Sometimes, boarding houses turn into apartments, like in the United States. This will even be more difficult to control and will eventually turn the place into a nest for promiscuous sexual relationships.
Such a thing won't happen in a community with a heterogeneous social structure, in which each person has his/her own role that everyone can control one another.
Q: Do you think Indonesia is near to developing a counter culture?
A: I do. I think that within 10 years we will be experiencing this culture.
Q: Is there nothing we can do?
A: It's because we don't really care about that. Our cities never have an established development concept.
Q: Should the Amdal (analysis on the environmental impact of an industry) include this type of sociological aspect?
A: Yes, definitely. In Indonesia, people tend not to think about it. There's no encouragement for industrial companies. In a short time, we will soon witness these negative symptoms.
Look at Yogyakarta. It's very messy now. Many parents are worried about sending their children there and letting them live in boarding houses.
Batam Island in Riau is another example.
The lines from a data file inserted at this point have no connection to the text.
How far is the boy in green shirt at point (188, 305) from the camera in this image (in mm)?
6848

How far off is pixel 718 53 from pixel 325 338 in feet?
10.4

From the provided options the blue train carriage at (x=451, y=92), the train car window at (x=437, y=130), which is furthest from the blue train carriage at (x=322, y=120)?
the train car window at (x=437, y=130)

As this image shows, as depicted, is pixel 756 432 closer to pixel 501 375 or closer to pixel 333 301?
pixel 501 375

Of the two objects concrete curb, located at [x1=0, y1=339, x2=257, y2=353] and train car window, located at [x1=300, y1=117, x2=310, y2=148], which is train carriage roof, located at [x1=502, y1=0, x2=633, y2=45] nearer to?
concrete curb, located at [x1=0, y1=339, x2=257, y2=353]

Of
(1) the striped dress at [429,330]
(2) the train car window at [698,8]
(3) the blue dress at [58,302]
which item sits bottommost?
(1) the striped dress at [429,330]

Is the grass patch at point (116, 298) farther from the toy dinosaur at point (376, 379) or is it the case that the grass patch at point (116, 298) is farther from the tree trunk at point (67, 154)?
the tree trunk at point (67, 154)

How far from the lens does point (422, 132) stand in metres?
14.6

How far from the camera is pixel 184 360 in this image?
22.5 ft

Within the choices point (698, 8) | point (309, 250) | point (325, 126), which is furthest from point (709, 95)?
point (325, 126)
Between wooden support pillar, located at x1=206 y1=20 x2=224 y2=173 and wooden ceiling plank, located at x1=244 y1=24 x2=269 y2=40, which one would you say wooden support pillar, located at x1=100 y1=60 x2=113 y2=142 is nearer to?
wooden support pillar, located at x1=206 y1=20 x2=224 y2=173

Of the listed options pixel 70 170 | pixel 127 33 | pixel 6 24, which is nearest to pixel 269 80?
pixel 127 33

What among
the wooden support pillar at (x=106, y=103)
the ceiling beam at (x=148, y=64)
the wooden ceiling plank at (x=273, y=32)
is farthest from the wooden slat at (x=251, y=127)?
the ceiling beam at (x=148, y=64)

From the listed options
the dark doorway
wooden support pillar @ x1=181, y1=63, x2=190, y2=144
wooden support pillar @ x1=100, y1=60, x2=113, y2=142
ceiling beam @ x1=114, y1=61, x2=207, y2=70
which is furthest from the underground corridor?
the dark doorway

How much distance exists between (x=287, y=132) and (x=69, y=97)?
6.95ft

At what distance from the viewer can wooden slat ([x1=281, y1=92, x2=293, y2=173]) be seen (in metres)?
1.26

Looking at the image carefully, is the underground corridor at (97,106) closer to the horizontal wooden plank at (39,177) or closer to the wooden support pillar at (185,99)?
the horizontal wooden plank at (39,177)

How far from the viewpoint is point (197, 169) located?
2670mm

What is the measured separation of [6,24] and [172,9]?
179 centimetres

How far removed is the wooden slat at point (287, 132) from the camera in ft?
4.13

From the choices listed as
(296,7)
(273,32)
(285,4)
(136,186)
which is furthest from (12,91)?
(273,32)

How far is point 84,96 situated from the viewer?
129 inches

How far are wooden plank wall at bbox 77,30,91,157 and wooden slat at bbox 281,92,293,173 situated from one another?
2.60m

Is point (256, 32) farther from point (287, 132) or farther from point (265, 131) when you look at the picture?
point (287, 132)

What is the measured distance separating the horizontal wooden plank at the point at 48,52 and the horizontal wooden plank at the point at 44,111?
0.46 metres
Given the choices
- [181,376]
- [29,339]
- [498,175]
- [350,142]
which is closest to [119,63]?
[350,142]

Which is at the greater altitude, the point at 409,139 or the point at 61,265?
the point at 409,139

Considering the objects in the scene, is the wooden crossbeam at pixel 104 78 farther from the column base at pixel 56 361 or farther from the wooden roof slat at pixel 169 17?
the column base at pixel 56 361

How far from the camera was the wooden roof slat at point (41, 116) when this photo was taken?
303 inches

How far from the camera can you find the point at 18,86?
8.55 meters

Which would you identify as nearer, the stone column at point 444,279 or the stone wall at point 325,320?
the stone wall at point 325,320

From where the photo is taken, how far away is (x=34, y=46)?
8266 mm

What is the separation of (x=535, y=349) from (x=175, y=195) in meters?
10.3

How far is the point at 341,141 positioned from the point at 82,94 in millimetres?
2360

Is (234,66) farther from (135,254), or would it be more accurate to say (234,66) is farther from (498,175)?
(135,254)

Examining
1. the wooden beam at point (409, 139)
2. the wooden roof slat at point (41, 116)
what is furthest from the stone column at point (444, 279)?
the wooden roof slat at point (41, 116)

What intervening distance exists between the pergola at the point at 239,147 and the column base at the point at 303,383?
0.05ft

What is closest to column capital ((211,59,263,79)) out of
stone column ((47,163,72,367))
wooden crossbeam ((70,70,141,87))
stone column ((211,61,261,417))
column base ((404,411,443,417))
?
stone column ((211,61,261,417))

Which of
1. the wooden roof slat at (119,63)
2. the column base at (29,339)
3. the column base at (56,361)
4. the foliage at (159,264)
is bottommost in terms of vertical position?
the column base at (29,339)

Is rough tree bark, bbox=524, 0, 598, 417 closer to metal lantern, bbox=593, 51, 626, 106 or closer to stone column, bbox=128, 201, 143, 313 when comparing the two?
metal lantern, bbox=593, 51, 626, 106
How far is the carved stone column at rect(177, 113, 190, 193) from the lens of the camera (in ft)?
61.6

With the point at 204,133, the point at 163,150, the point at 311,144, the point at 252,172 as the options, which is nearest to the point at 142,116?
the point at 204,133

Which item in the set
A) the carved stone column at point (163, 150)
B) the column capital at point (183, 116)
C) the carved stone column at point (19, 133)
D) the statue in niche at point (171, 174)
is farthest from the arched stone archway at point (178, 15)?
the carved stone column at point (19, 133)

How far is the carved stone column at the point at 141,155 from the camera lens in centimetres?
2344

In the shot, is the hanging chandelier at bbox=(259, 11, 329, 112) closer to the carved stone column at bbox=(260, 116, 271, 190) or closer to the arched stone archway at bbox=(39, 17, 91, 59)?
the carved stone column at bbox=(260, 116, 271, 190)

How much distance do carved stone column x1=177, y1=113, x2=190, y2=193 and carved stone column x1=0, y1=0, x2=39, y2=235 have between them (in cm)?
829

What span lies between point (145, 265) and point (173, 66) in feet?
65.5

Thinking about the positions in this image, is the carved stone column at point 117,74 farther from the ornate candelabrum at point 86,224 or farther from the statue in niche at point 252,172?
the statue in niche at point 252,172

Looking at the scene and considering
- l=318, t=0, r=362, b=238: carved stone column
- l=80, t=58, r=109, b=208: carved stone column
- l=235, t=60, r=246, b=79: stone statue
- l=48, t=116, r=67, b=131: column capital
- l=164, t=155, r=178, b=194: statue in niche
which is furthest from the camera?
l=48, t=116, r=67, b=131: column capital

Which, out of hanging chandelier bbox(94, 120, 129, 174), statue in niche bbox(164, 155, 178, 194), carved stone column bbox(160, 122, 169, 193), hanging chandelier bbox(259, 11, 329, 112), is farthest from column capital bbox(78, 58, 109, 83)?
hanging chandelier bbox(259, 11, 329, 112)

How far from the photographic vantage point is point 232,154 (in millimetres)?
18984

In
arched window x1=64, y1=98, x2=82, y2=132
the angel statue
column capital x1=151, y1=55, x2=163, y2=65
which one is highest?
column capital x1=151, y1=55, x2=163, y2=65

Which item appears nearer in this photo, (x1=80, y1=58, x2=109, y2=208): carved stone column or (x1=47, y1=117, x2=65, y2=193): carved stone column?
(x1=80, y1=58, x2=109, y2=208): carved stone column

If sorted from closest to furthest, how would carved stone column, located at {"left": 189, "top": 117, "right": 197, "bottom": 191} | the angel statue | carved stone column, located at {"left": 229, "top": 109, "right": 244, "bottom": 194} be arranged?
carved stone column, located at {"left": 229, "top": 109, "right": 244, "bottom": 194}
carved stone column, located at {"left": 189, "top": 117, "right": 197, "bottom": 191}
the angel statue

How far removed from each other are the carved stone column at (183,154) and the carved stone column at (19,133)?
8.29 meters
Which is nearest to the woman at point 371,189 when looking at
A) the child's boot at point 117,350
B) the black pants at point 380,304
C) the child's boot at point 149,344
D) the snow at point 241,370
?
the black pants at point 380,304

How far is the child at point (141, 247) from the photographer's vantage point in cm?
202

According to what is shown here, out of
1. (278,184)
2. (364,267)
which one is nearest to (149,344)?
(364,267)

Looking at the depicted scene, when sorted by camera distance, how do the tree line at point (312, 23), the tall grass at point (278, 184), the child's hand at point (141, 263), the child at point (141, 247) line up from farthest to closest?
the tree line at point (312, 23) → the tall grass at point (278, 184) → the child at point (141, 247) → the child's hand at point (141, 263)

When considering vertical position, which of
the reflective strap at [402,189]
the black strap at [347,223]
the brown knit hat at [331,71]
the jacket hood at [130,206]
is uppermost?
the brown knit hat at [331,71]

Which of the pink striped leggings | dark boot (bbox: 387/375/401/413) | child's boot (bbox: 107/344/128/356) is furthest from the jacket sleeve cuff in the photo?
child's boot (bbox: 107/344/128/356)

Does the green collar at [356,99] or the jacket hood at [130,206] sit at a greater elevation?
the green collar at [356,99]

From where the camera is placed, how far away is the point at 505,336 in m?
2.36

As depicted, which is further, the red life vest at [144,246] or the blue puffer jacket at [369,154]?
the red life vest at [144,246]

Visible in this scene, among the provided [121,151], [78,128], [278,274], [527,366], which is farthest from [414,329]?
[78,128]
It's very extreme there. It's because the development of the island is not well planned. No comprehensive arrangement has been made for the development. They just let everything take its course naturally.
Q: Some boarding houses are guarded by their owners who also live there...
A: But, well, only if they apply society's norms will they be well respected. The supporting control from the local community will be a benefit.
In this case, a regulation is needed to avoid social crisis. This should be applied not only by the government, but also by the whole community. So, enforcement would be a very important part of the program.
For example, the University of Indonesia, in cooperation with the city administration in Depok, south of Jakarta, has established a community laboratory to evaluate social impact from rapid development of a city.